Friday, July 20, 2007

Unfair sales 

There is a relic of the Depression era in Wisconsin, called the Wisconsin Unfair Sales Act. Passed in 1930 it put a minimum on prices for goods and services in the state; you can't sell below cost. There are specific provisions for gasoline, however, which says you have to sell your gas at a markup over wholesale cost that can be 9.18%. In 2003 the Federal Trade Commission offered an opinion that this law is harming consumers by keeping prices high.
Unlike federal antitrust law, the Act protects individual competitors, not competition, and discourages pro-competitive price cutting. In particular, the Act subjects vendors to civil liability - including treble damages and a substantial fine per violation - for cutting prices even if there is no likelihood of harm to competition, and even if the vendors have no intent to engage in anticompetitive conduct.
If you need much more proof that it's protecting competitors, look at a position paper of the Wisconsin Grocers Association. they argue that minimum prices are good for consumers, without any explanation for why.

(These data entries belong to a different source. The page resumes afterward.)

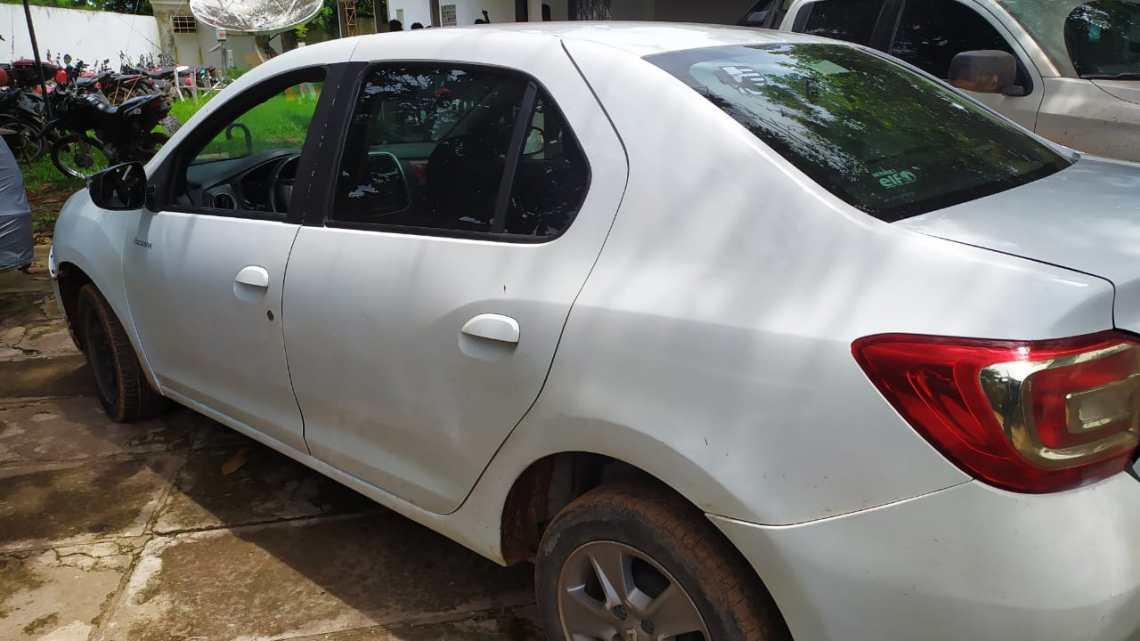 Polícia militar prende dupla que tentava vender carro roubado em Vitória do Mearim-MA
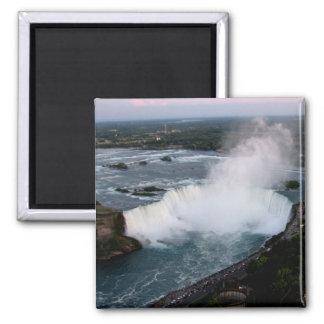 Aimant Chutes du Niagara : Le fer à cheval canadien tombe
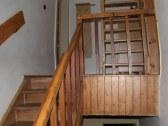 schodište na 1. poschodie a podkrovie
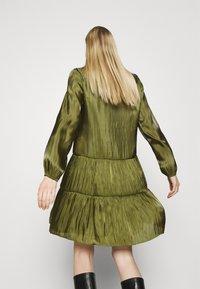 comma - KURZ - Denní šaty - deep green - 3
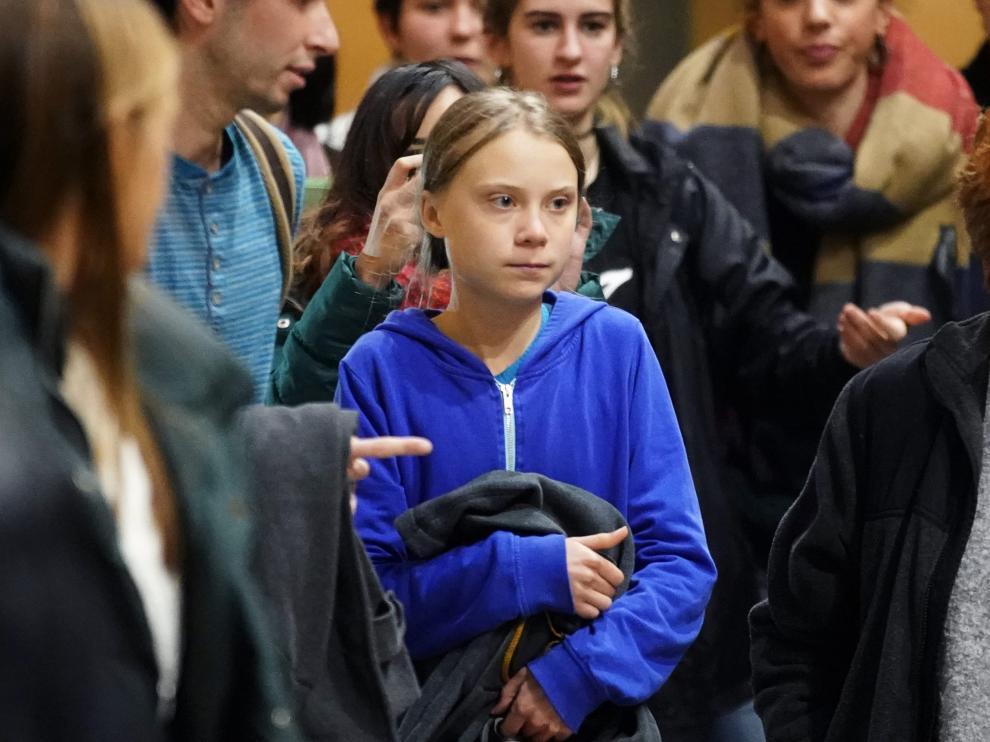 Greta Thunberg abandona la Universidad Complutense de Madrid rodeada por jóvenes.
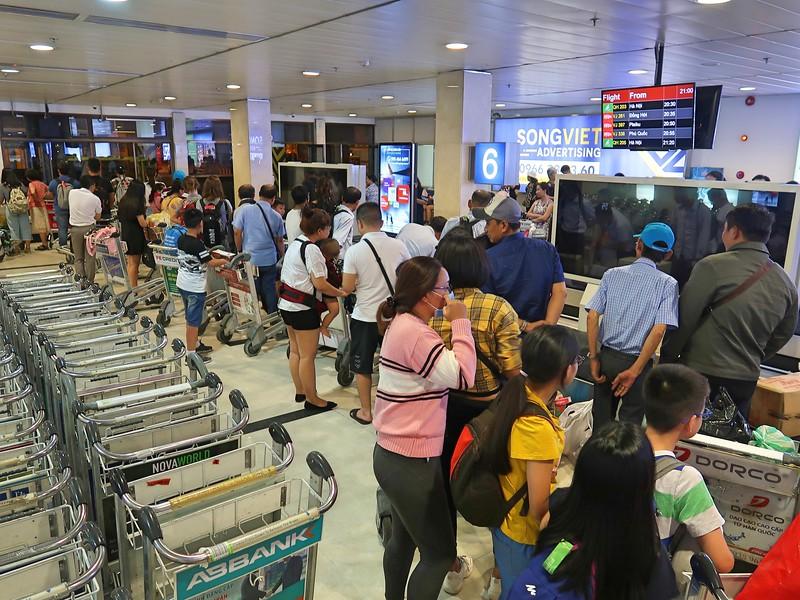 IMG_9795-bamboo-baggage-claim.jpg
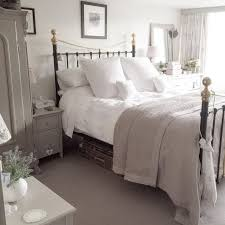 Cottage Bedroom Furniture by Top 25 Best New England Bedroom Ideas On Pinterest New England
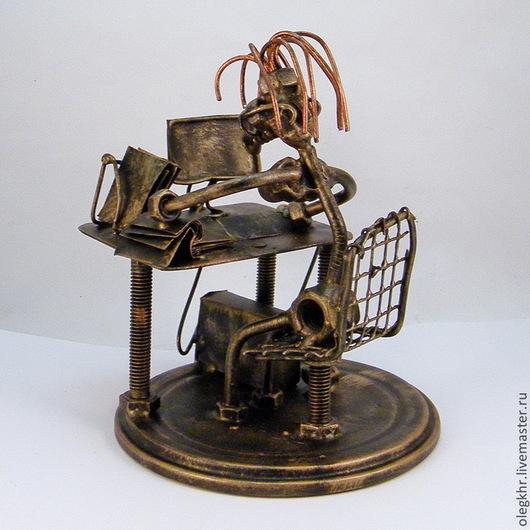 Миниатюрные модели ручной работы. Ярмарка Мастеров - ручная работа. Купить Офисная работница. Handmade. Скульптурная миниатюра, металл, гвозди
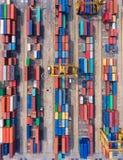 Zbiornika statek w importa eksporcie i biznes logistycznie Żurawiem, Zdjęcia Royalty Free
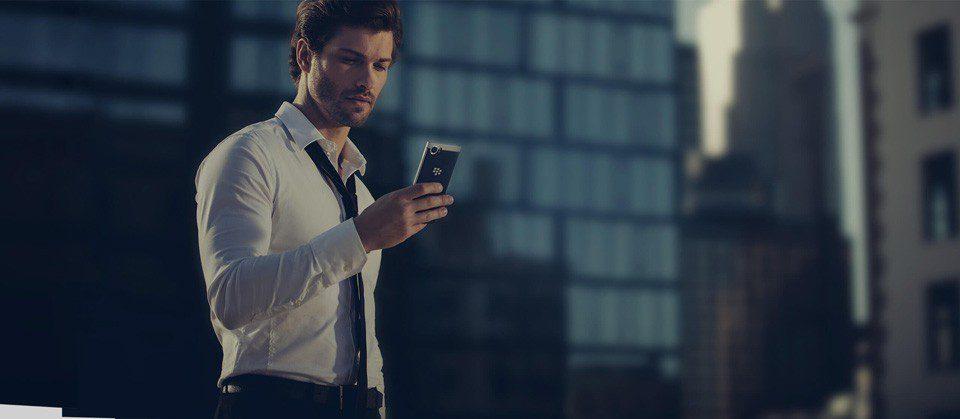 BlackBerry-KEYone-life-style-3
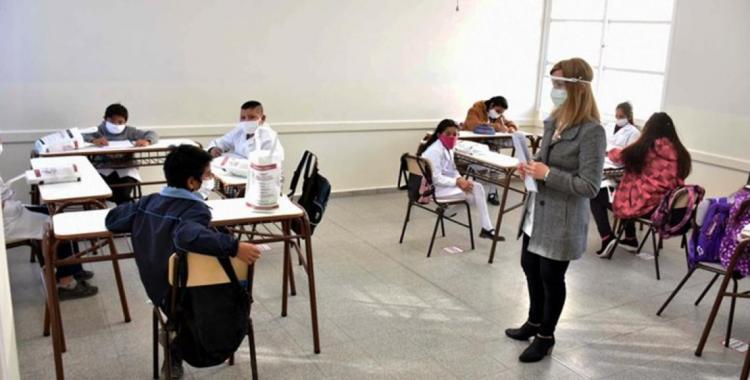 Polémica en puerta: Gremios docentes se niegan a concurrir a las Escuelas para iniciar el ciclo lectivo   El Diario 24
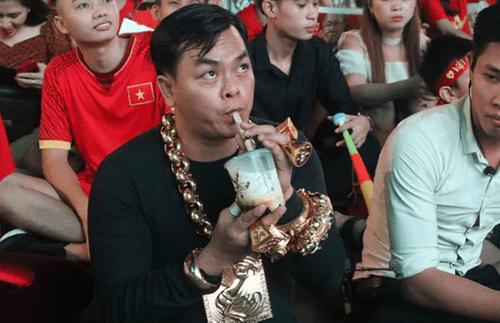 """CĐV """"sáng nhất"""" trận Việt Nam - Philippines: Đeo đầy vàng cùng 5 vệ sĩ ra phố cổ vũ đội tuyển Việt Nam - Ảnh 3"""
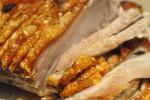 Sprød og lækker flæskesteg med timiankartofler og hvid dressing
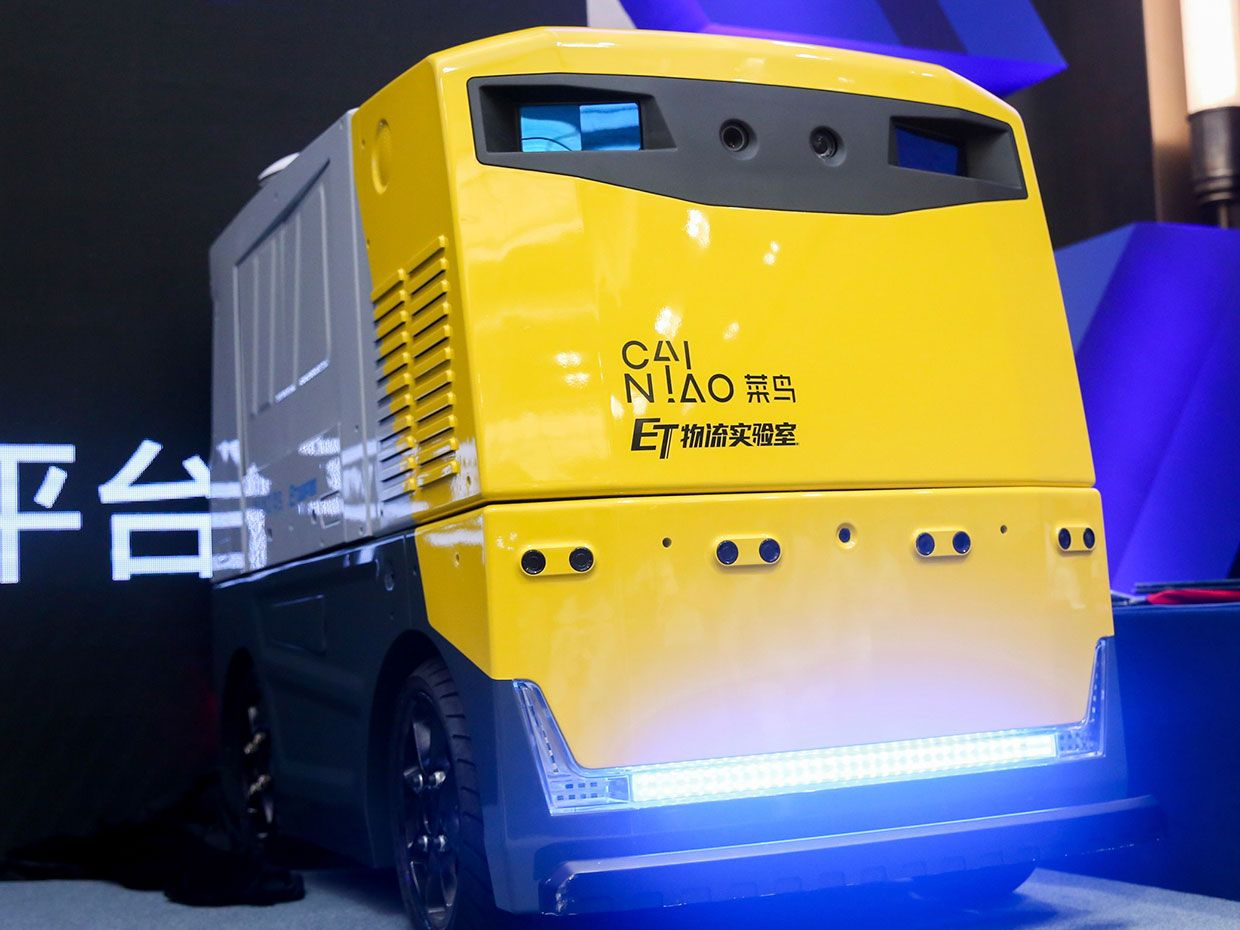 Alibaba has built the world's first self-driving truck guided by solid-state lidar.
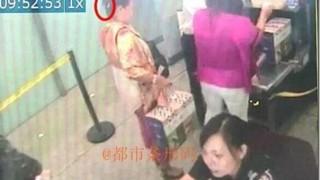 【中国】ナイフをとんでもない場所に隠し持って飛行機に乗ろうとする女性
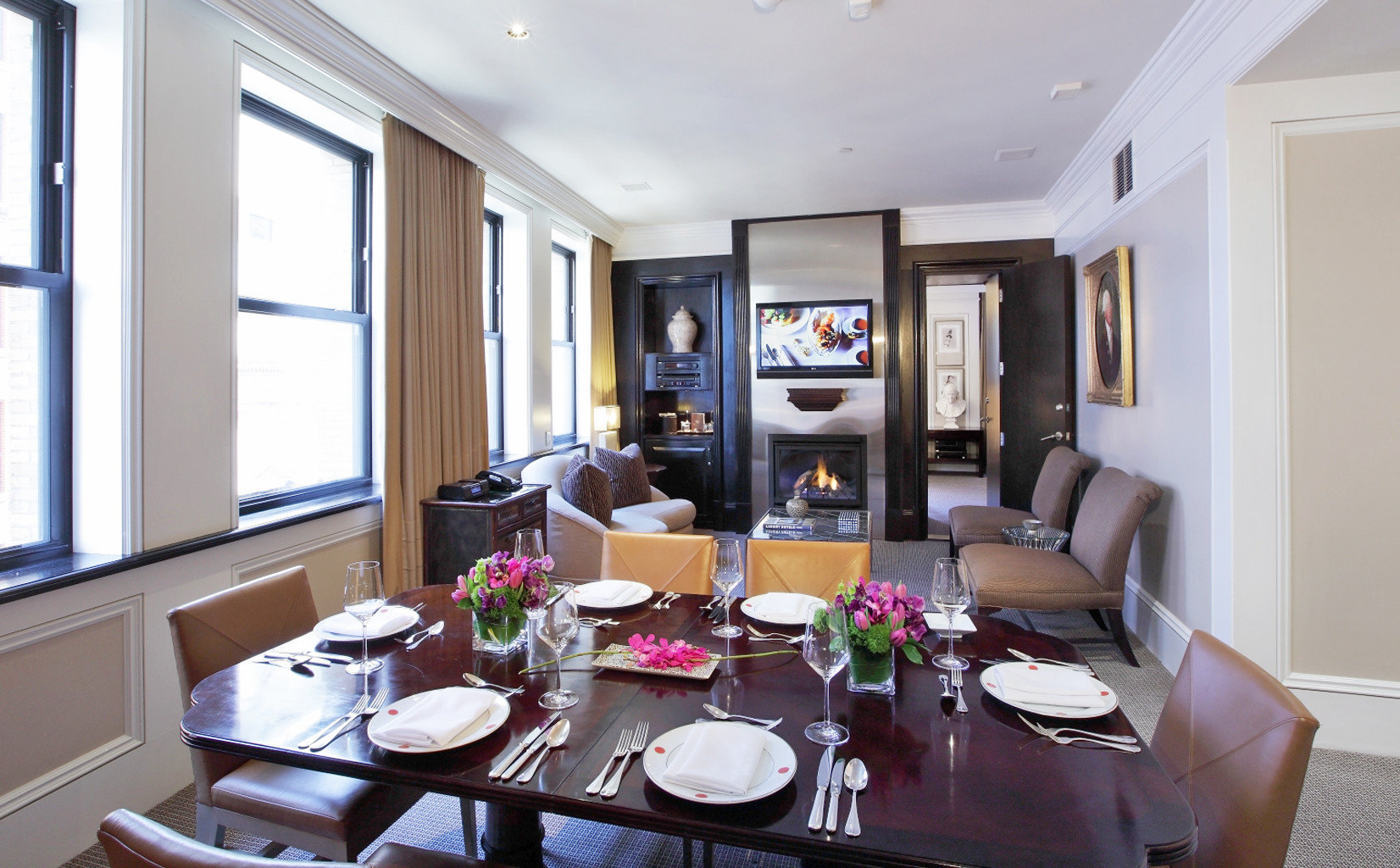 Business Dining Drink Eat Historic Lounge Luxury Modern Romantic Suite property living room condominium home mansion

The Institute for Justice is now seeking to help Raj Bhandari, who is being fined $2,500 per gallon of gas he sells below cost. IJ is arguing that retailers like Bhandari are being denied their due process rights in two ways, first by singling out a good for disparate treatment (namely, gas) and second by blocking people engaging in a common commercial practice.

Our friend David Strom from the Taxpayers League will have Lee McGrath and Bob McNamara on their show, Taxpayers League Live, at 10am tomorrow to discuss the case. I suggest you tune in. If you are in Wisconsin, write to your legislators and get them to repeal this law. It would be a good example for us in Minnesota to follow, where there is also a minimum gas price law.